Mein Name ist Kai, ich bin 19 Jahre alt und gerade dabei, aus den traumhaften Tagen zu erwachen, die sich an die Ausgabe des letzten Schulzeugnisses anschlossen. Dafür ist es auch höchste Zeit, denn in genau zwei Wochen, das heißt am ersten September, werde ich das wohlbehütete Hohenlohe für ein ganzes Jahr hinter mir lassen und in den Flieger nach Wuhan steigen. Wuhan, das ist eine Stadt mitten in China und mit ihren 8,3 Millionen Einwohnern so ziemlich das komplette Gegenteil von meinem Heimatort Rot am See, den gerade einmal fünftausend Menschen ihr Zuhause nennen (demnach würde die Bevölkerung von Rot am See schlappe 1660 Mal in Wuhan passen). In jeder Hinsicht also Kulturschock pur für ein Landei wie mich. Was sollte es dort für mich geben?, werden sich vielleicht manche fragen.

Primär wird es dort die „Middle School Attached to Wuhan University“ für mich geben. An dieser darf ich den Schülern Deutsch beibringen, deutsche Kultur vermitteln und andere lustige und meist, naja, deutsche Dinge unternehmen, von denen ich noch vor Ort erfahren werde. Ermöglicht wurde mir das Ganze übrigens durch eine Bewerbung bei Kulturweit, bei der ich trotz zahlloser anderer brennend interessanter Einsatzländer recht unmissverständlich angedeutet habe, dass ich gerne am Ende in China landen würde. „Du wagst dich also freiwillig zur gelben Gefahr?“, bekam ich daraufhin von einigen zu hören, teilweise mit besorgtem, teilweise mit verständnislosem Unterton. Und ja – auch wenn die Aufregung vor der Abreise langsam immer größer wird, bin ich mir ziemlich sicher, dass ich das will. Denn ich will endlich mit eigenen Augen sehen, was meine liebe Chinesischlehrerin schon seit Jahren über das Reich der Mitte erzählt. Ich will all die kulinarischen Köstlichkeiten probieren, die so gar nichts mit dem zu tun haben, was in unseren deutschen Chinarestaurants geboten wird (wer mich kennt, weiß warum das ganz oben in meiner Liste steht). Ich will neue Denkweisen erfahren und viele spannende Bekanntschaften machen, ein Land zwischen Aufschwung und jahrtausendealter Tradition entdecken, eine faszinierende Sprache studieren, auf eigenen Beinen stehen, durch das Land reisen, ein unvergessliches Jahr erleben! Zwei Worte haben mir ein paar gute Freunde in meiner Abizeitung auf den Weg gegeben: MUT und VERTRAUEN. Nun liegt es bald an mir, Mut zu beweisen und Vertrauen zu lernen!

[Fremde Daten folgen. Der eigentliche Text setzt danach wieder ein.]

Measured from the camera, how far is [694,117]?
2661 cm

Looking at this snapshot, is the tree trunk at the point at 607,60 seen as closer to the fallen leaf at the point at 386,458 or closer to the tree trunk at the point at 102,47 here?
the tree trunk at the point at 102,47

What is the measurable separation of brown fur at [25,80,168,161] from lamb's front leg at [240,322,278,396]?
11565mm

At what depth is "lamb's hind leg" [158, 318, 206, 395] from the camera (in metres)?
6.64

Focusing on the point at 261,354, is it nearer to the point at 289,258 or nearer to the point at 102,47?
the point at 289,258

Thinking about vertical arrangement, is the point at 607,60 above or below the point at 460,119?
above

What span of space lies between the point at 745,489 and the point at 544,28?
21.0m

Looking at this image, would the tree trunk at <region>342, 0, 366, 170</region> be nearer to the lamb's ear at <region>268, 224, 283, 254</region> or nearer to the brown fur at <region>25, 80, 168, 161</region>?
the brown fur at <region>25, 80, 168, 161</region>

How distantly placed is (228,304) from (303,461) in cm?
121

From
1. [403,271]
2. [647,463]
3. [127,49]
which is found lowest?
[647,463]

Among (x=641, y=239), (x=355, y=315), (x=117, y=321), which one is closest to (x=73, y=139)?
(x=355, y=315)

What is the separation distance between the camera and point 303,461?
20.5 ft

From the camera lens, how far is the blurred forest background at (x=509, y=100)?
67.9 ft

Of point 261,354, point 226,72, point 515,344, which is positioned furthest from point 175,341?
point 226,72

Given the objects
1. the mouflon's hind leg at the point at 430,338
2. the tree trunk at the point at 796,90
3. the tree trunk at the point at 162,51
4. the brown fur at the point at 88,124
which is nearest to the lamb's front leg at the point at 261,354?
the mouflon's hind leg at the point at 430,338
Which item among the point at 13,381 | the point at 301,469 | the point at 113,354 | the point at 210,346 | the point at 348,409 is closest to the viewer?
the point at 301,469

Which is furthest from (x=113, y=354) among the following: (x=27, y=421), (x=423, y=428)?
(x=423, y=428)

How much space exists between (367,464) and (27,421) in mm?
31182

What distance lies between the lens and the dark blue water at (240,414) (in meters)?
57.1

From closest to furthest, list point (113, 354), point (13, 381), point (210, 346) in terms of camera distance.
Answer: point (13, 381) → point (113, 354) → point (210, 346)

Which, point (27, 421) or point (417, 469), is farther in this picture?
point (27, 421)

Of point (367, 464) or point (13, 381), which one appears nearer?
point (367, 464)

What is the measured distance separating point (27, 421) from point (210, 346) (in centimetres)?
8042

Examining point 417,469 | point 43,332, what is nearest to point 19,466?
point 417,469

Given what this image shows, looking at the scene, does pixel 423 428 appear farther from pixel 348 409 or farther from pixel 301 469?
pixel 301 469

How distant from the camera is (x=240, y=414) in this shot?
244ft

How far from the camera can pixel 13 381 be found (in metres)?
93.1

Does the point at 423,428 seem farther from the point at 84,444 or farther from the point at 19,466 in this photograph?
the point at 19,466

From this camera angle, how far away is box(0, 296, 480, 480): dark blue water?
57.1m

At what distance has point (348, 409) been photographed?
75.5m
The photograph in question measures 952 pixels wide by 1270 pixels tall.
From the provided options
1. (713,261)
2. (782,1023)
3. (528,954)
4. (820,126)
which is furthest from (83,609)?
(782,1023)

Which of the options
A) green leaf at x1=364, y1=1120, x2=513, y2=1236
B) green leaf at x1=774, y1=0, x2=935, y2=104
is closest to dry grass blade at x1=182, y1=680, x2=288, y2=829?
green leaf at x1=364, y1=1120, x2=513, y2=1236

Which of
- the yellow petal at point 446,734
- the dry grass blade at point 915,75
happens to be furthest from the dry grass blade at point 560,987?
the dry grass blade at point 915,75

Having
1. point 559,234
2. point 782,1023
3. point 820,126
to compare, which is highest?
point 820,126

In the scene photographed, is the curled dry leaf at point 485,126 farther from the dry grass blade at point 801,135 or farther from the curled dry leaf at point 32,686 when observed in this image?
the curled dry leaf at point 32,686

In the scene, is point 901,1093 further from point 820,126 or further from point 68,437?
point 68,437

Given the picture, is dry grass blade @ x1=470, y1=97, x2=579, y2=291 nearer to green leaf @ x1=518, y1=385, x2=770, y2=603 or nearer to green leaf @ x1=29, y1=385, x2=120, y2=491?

Um von diesem sentimentalen und überdramatisierten Ausbruch abzulenken (gewöhnt euch besser schon mal dran, das wird garantiert nicht der einzige bleiben), erkläre ich besser an der Stelle, warum ich mich zu der vielleicht etwas irreführenden Betitelung meines Blogs hinreißen ließ. Dummerweise fand ich erst nach dessen Taufe heraus, dass er sich seinen Namen mit der englischen Benennung von Hermann Hesses Erzählung „Die Morgenlandfahrt“ teilt. Auf ein Buch soll „Journey to the East“ dennoch anspielen, allerdings auf ein vollkommen anderes. Bei dem Titel zu meinem Blog handelt es sich eigentlich um ein kleines Wortspiel mit dem Namen von einem der vier berühmtesten chinesischen Romane.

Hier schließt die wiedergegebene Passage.